WHAT TO WORK ON
Each entry below must be repeated exactly. Leave the pictures out of it.
[[ THE INPUT, beginning ]]
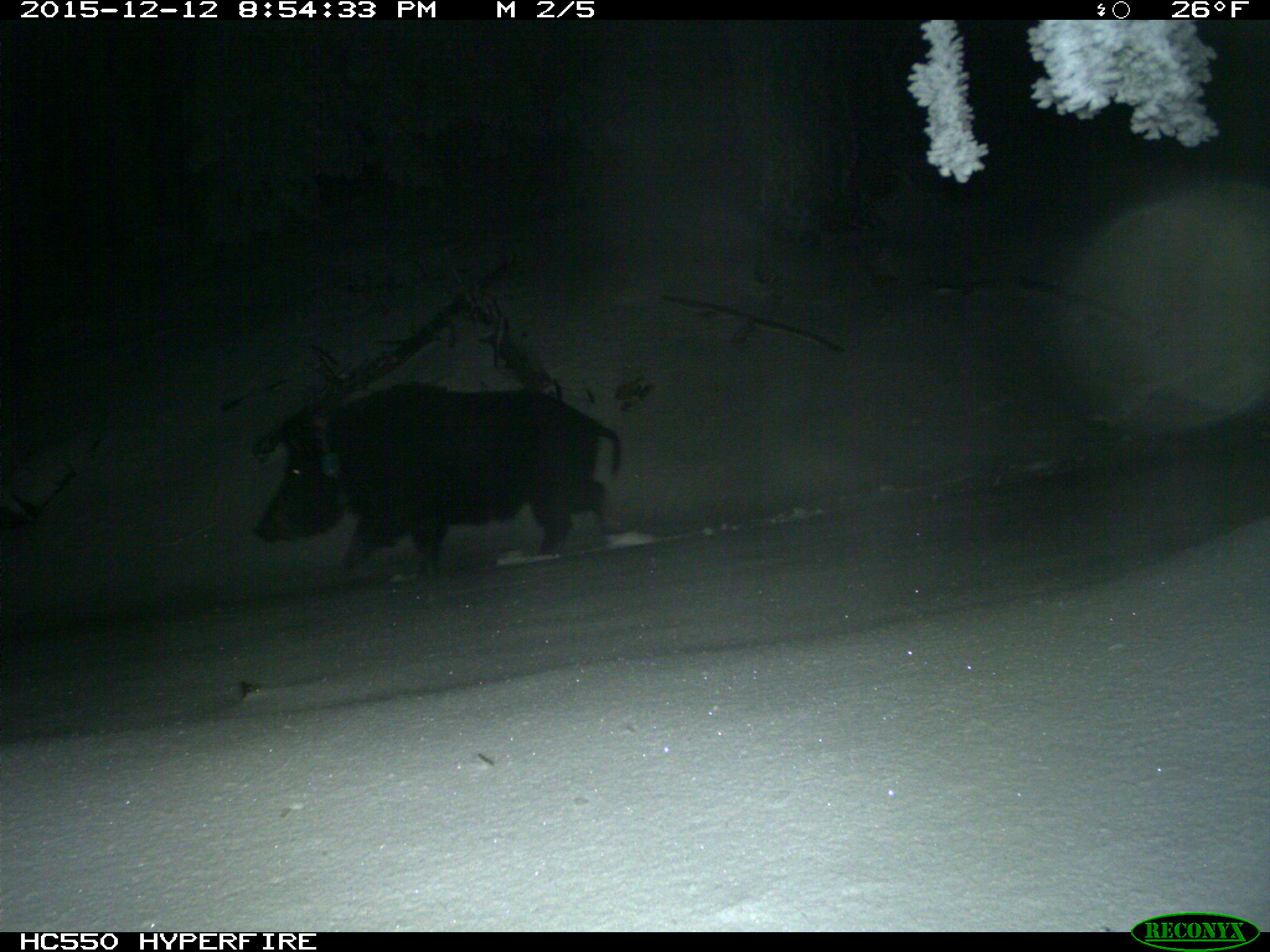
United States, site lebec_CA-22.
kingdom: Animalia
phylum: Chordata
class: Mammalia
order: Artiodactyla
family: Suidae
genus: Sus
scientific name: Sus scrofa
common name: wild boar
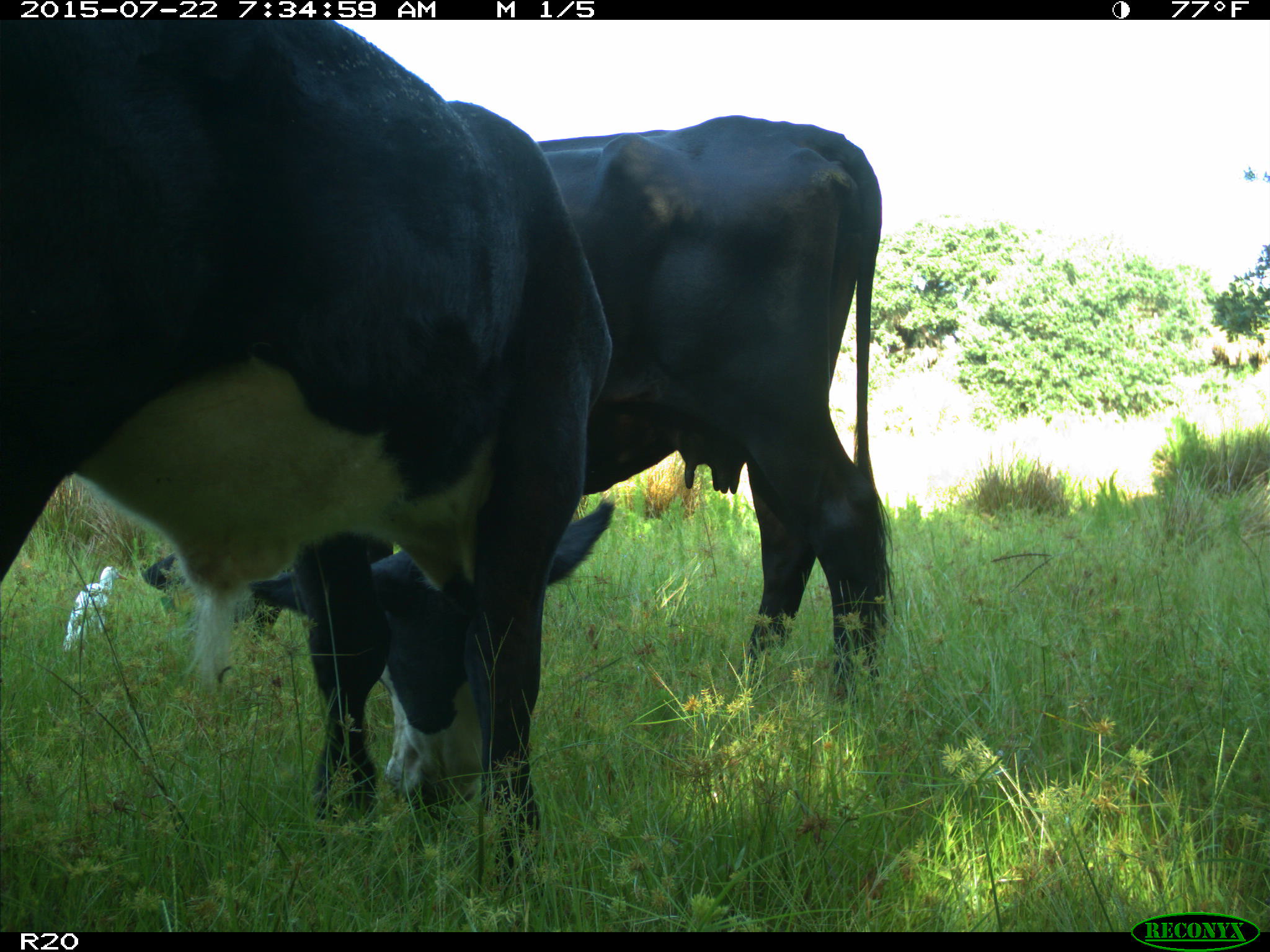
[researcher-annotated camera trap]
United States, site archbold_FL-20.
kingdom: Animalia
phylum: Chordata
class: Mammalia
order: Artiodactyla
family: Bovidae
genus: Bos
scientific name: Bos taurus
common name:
[[ THE INPUT, end ]]
TASK OUTPUT
United States, site lebec_CA-22.
kingdom: Animalia
phylum: Chordata
class: Mammalia
order: Artiodactyla
family: Suidae
genus: Sus
scientific name: Sus scrofa
common name: wild boar
[researcher-annotated camera trap]
United States, site archbold_FL-20.
kingdom: Animalia
phylum: Chordata
class: Mammalia
order: Artiodactyla
family: Bovidae
genus: Bos
scientific name: Bos taurus
common name:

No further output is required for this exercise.